Prior to the announcement, Dudas went through an extensive interview process that weighed how his Kamms Plaza shop engages customers through its social platforms. Facebook reps were impressed with C&J's family-friendly online presence, illuminated by a Facebook page that cheerily welcomes everyone.
"Comics are a male-dominated industry, so we use social media to show how important it is for women to feel comfortable in the store," says Dudas, who runs the shop with his mother Carol Cazzarin.
The SMB council is modeled after a 12-member client committee Facebook launched in 2011, which includes agency leaders as well as representatives from the company's largest advertisers. The small council advises the company on development of its tools. In return, Facebook provides ongoing support through a password-protected page.
"We'll test beta programs and ideas, and (participating council members) will communicate with each other with any issues we have," Dudas says. "Once you're on the council, you're on for life."
Joining the store owner at Facebook's sprawling, city-like headquarters was a diverse range of businesses, from a retro pinball arcade to a 24-hour diner.
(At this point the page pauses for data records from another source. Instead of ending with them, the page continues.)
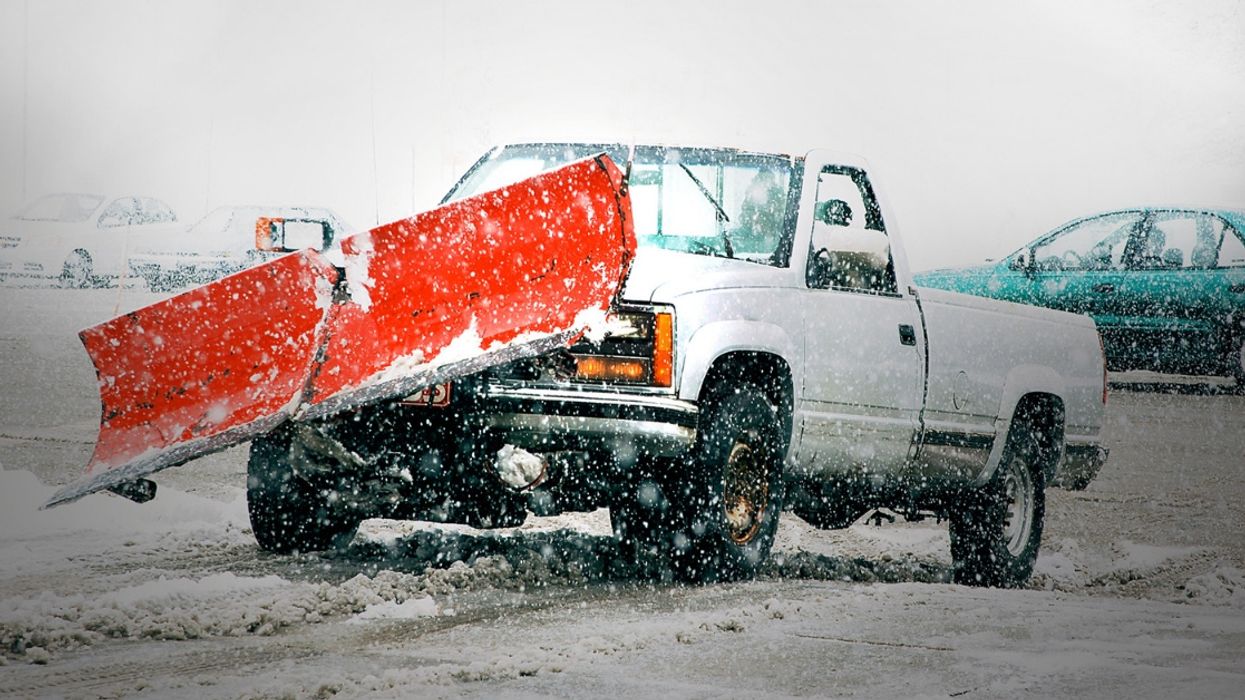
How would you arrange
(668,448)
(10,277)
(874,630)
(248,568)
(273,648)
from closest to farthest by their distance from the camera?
(273,648), (874,630), (668,448), (248,568), (10,277)

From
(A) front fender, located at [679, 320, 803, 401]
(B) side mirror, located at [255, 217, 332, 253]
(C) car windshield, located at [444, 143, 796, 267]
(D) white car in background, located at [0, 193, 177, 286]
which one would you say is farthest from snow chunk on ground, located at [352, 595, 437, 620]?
(D) white car in background, located at [0, 193, 177, 286]

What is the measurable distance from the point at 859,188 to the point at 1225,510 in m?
3.54

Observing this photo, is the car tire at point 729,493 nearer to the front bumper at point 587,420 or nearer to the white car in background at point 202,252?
the front bumper at point 587,420

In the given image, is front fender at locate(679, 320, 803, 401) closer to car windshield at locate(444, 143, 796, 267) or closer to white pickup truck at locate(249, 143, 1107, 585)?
white pickup truck at locate(249, 143, 1107, 585)

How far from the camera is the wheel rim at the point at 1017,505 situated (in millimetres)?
8461

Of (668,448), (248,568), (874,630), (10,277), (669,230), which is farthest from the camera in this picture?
(10,277)

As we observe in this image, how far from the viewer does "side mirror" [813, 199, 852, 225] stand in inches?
289

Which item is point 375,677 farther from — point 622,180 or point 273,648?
point 622,180

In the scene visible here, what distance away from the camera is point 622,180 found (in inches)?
258

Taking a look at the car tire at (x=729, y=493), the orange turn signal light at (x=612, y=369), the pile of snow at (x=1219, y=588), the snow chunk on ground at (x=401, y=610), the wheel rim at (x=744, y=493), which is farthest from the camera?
the pile of snow at (x=1219, y=588)

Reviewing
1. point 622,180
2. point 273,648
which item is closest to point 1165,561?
point 622,180

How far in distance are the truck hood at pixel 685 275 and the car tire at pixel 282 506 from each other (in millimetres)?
1522

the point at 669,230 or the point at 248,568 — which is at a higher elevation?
the point at 669,230

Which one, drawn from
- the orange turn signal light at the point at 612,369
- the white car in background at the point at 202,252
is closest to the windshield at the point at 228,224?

The fast-paced two days were spent exchanging ideas and engaging in a kind of social media walkabout, where participants shared hashtags to show online followers where they were on Facebook's campus.
The trip had its share of surreal strangeness as well. Seeing his shop's logo on the Jumbotron at 1 Hacker Way was particularly overwhelming, Dudas says. He also met Facebook COO Sheryl Sandberg, who popped in to thank group members for their hard work.
Now that he's back in Cleveland, Dudas is mulling his own social media strategies for upcoming C&J events including its annual Free Comic Book Day
on May 7. One possibility is targeting cell phone carriers located within a 25-mile radius of the shop.
"Like we can do a 'Captain America for President' campaign during the RNC,
and people will get it on their phones," poses Dudas.
Whatever comes next, the comics' proprietor is excited to share love for the medium through his digital channels.
"We care about our product and get to engage with the community," says Dudas. "We're glad we can make that kind of impact."